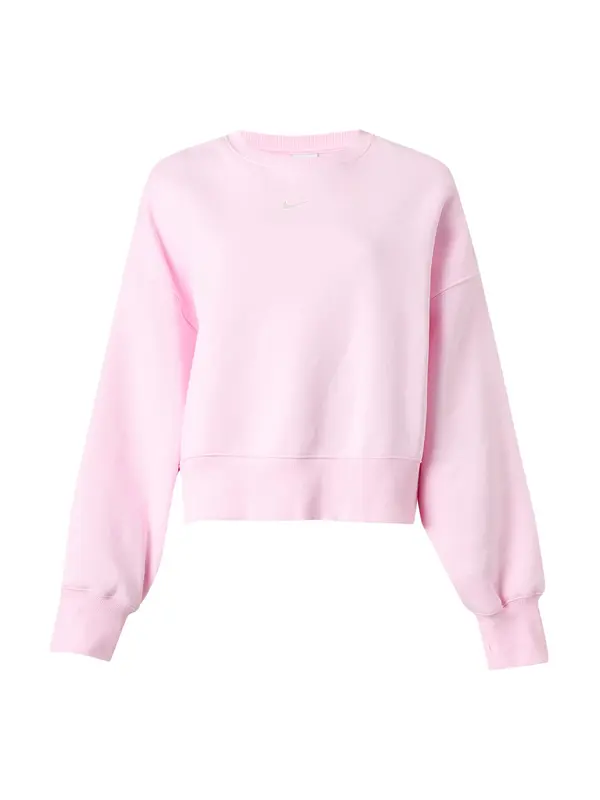 Nike Sportswear Nike Sportswear Sweater majica 'Phoenix Fleece'  pastelno roza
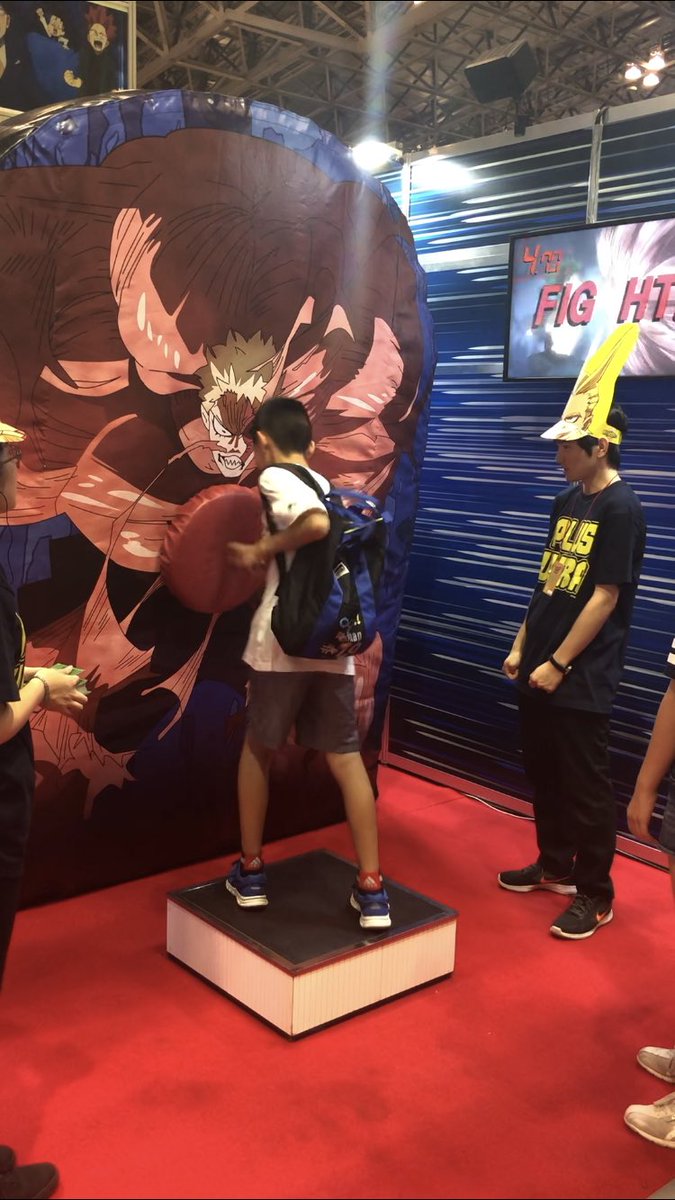 Uzivatel 僕のヒーローアカデミア ヒロアカ アニメ公式 Na Twitteru ジャンバル Toho Animationブースでは マスキュラーを倒せ パンチングゲーム オールマイトを応援しよう 大声ゲーム 1 Aメンバーに変身して記念撮影 の参加アトラクションが クリア Uzivatel 僕のヒーローアカデミア ヒロアカ アニメ公式 Na Twitteru ジャンバル Toho Animationブースでは マスキュラーを倒せ パンチングゲーム オールマイトを応援しよう 大声ゲーム 1 Aメンバーに変身して記念撮影 の参加アトラクションが クリア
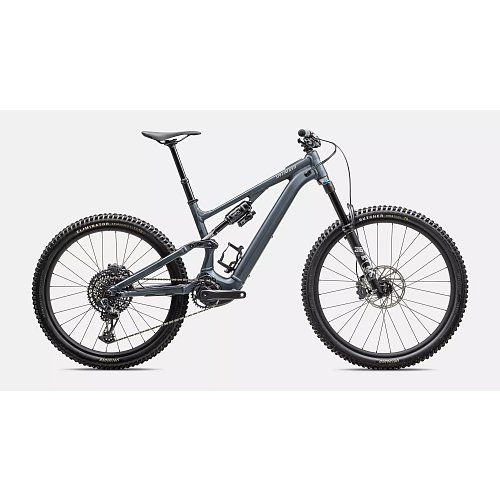Turbo Levo SL 2 Comp Alloy Cast Blue Metallic / Dark Navy / White Mountains extremsport.cz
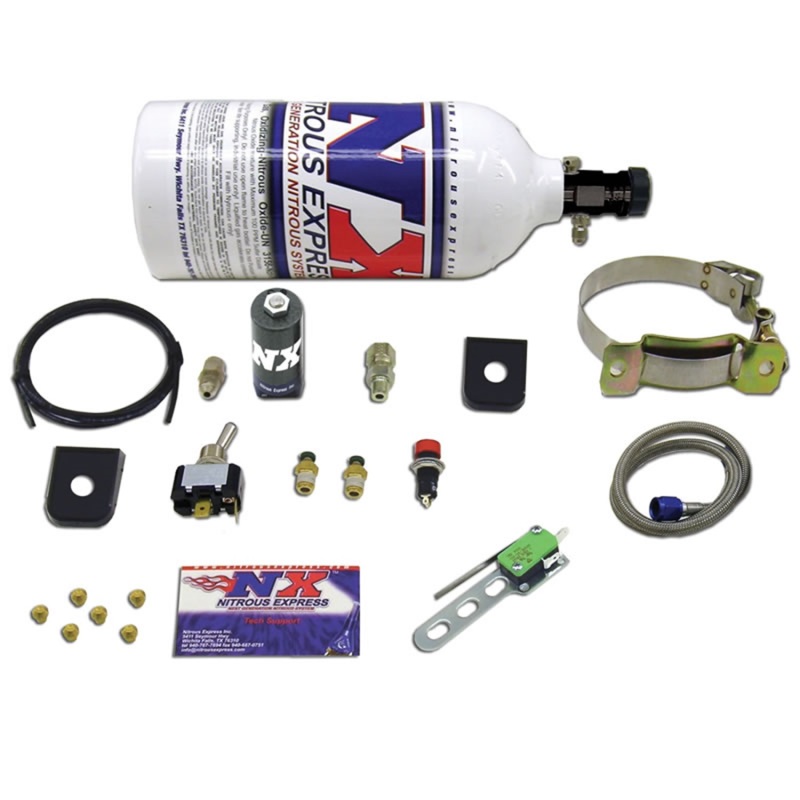 Nitrous Express EFI Power Booster Nitrous Kit w/2.5 Bottle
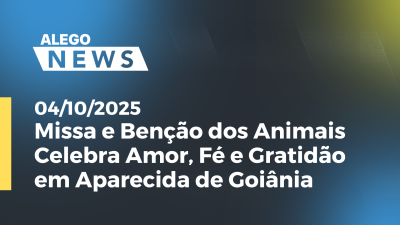 itemMissa e Benção dos Animais Celebra Amor, Fé e Gratidão em Aparecida de Goiânia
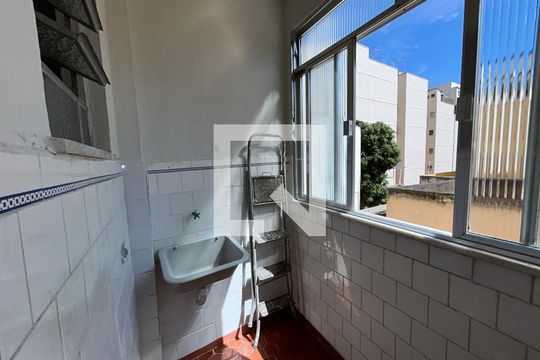 Área de Serviço de apartamento à venda com 2 quartos, 67m² em Méier, Rio de Janeiro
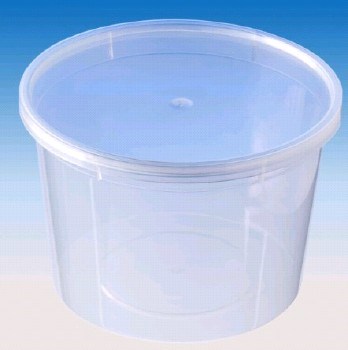 Банка/крышка 0,500 л. прозрачная д.112 мм (9 уп*22шт) (198 шт) ВЗЛП (1240П)  НФ-00017562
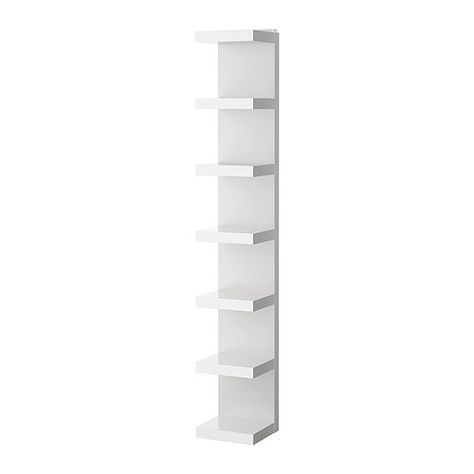 LACK Wall shelf unit IKEA Narrow shelves help you to use small wall spaces effectively by accommodating small items in a minimum of space. Ikea Lack Wall Shelf, Lack Wall Shelf, Ikea Wall Shelves, Lack Shelf, Ikea Lack Shelves, Room Wishlist, Wall Shelf Unit, Ikea Wall, Narrow Shelves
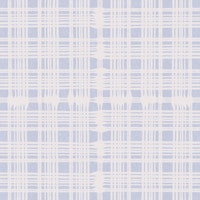 pale periwinkle plaid grid texture behang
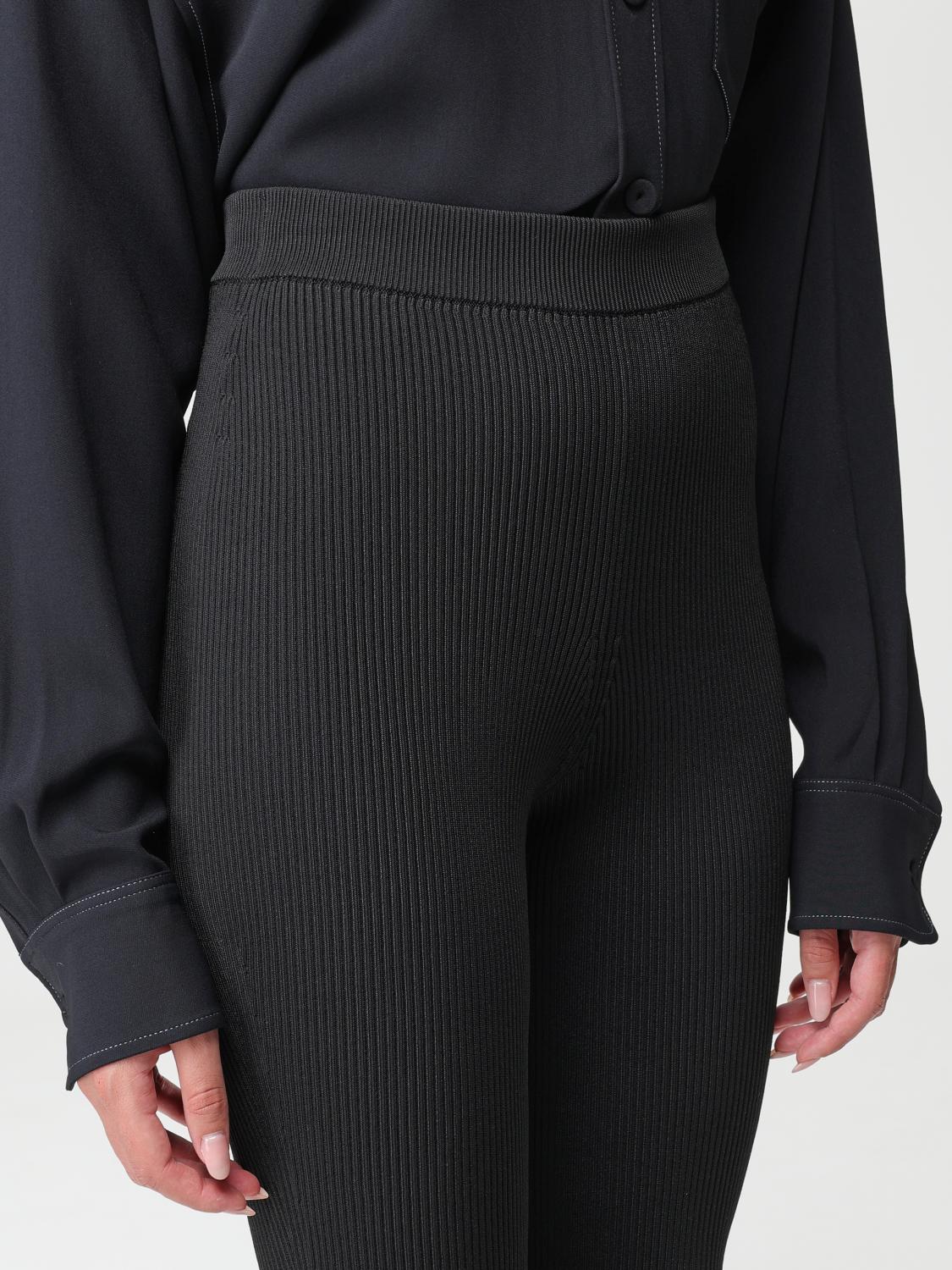 STELLA MCCARTNEY PANTALONI: Pantalone Stella McCartney in viscosa stretch, Nero - Img 5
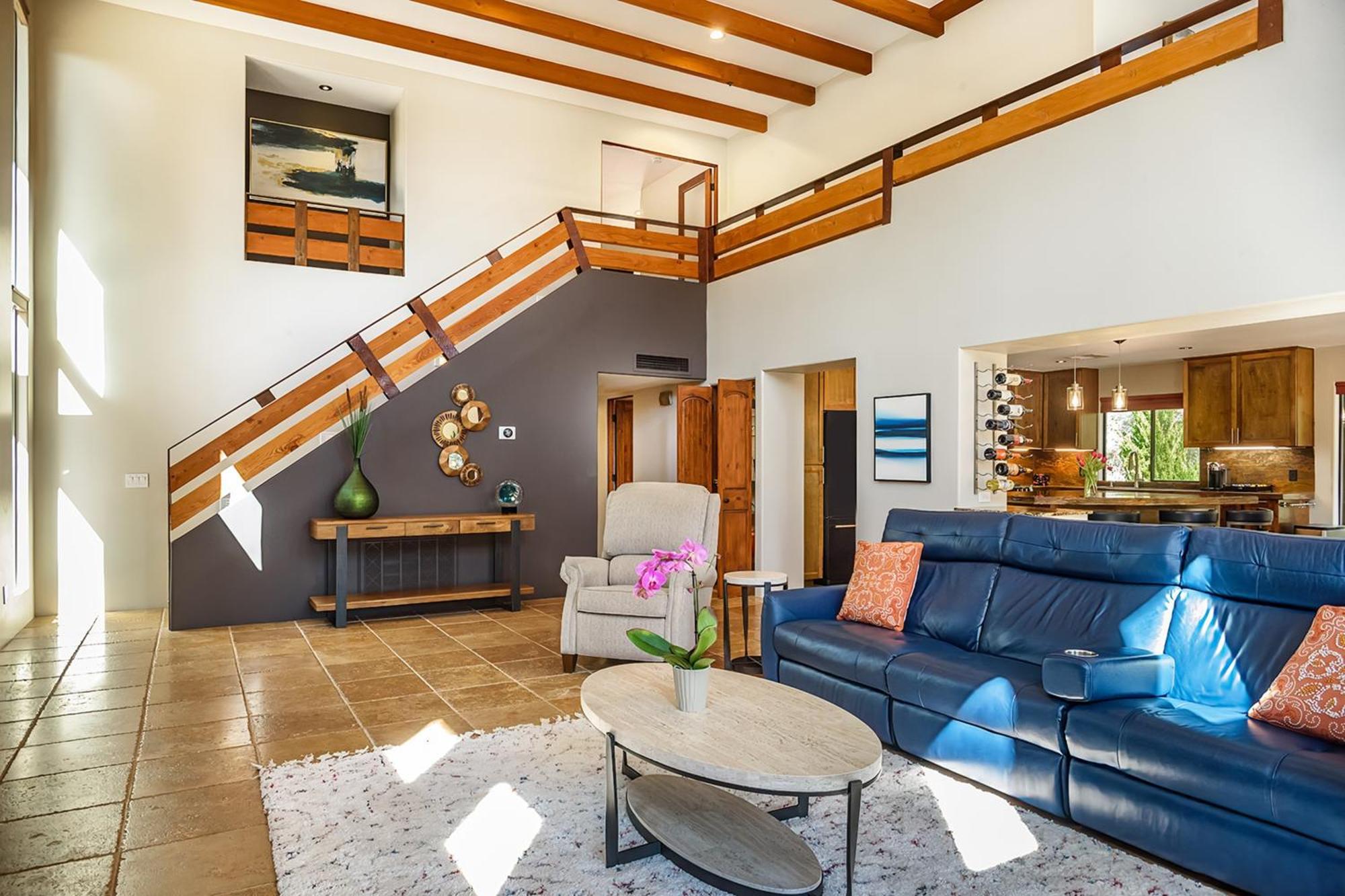 Stunning With Red Rock Views And Fire Pit! Holiday home Sedona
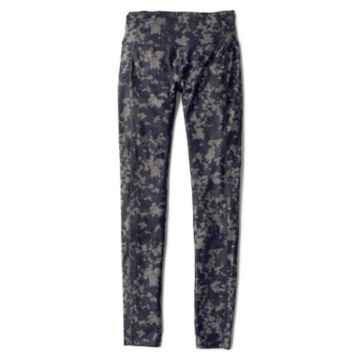 Zero Limits Fitted Leggings - NAVY FLOWER CAMO image number 0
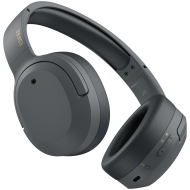 Edifier W820NB Plus Wireless Over-Ear Headphones, 40mm Dynamic Titanium-Coated Drivers, BT V5.2, ANC, Hi-Res Audio Certification, Up To 49H Battery, USB-C, Gray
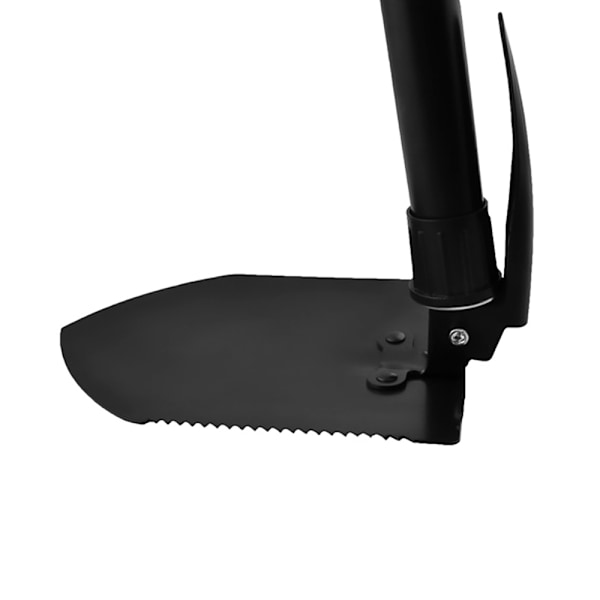 3-i-1 Hopfällbar Spade/Hacka/Såg - Camping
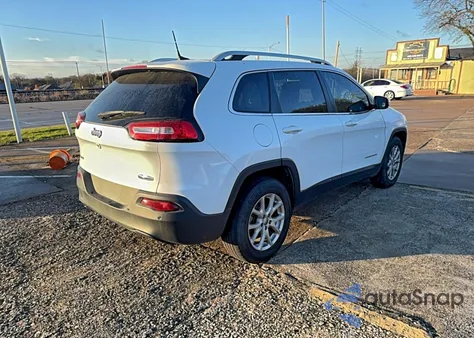 2016 Jeep Cherokee Latitude from USA, damaged, VIN 1C4PJMCB8GW241540
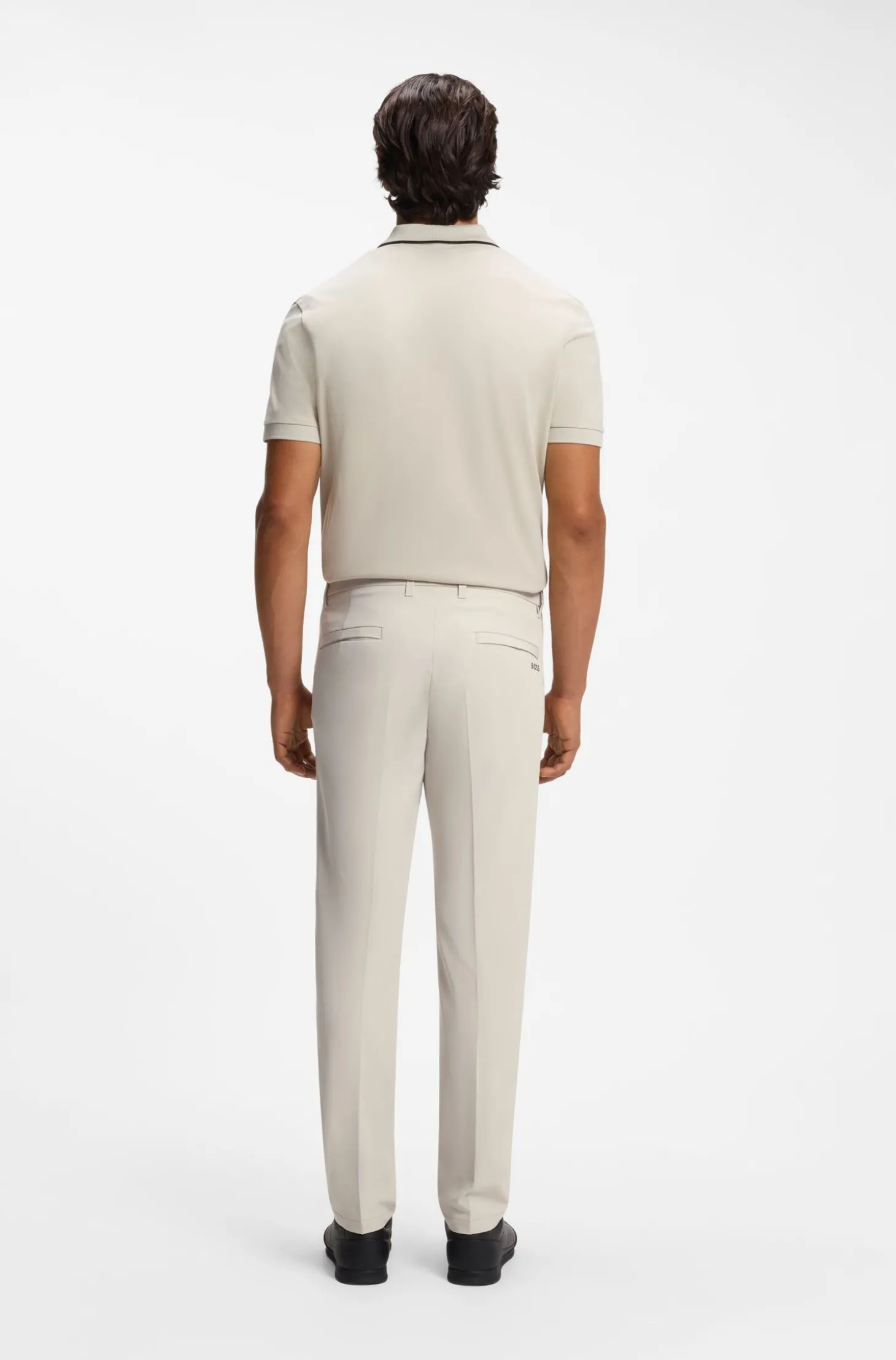 Funktionelle Slim-Fit Hose mit Vier-Wege-Stretch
....................
**Exercise goal**
Although the records hold pictures, the copy must not; give again exactly the lines from the one with "の参加アトラクションが クリア Uzivatel" through the one with "itemMissa e Benção".

**Reply**
 Uzivatel 僕のヒーローアカデミア ヒロアカ アニメ公式 Na Twitteru ジャンバル Toho Animationブースでは マスキュラーを倒せ パンチングゲーム オールマイトを応援しよう 大声ゲーム 1 Aメンバーに変身して記念撮影 の参加アトラクションが クリア Uzivatel 僕のヒーローアカデミア ヒロアカ アニメ公式 Na Twitteru ジャンバル Toho Animationブースでは マスキュラーを倒せ パンチングゲーム オールマイトを応援しよう 大声ゲーム 1 Aメンバーに変身して記念撮影 の参加アトラクションが クリア
Turbo Levo SL 2 Comp Alloy Cast Blue Metallic / Dark Navy / White Mountains extremsport.cz
 Nitrous Express EFI Power Booster Nitrous Kit w/2.5 Bottle
 itemMissa e Benção dos Animais Celebra Amor, Fé e Gratidão em Aparecida de Goiânia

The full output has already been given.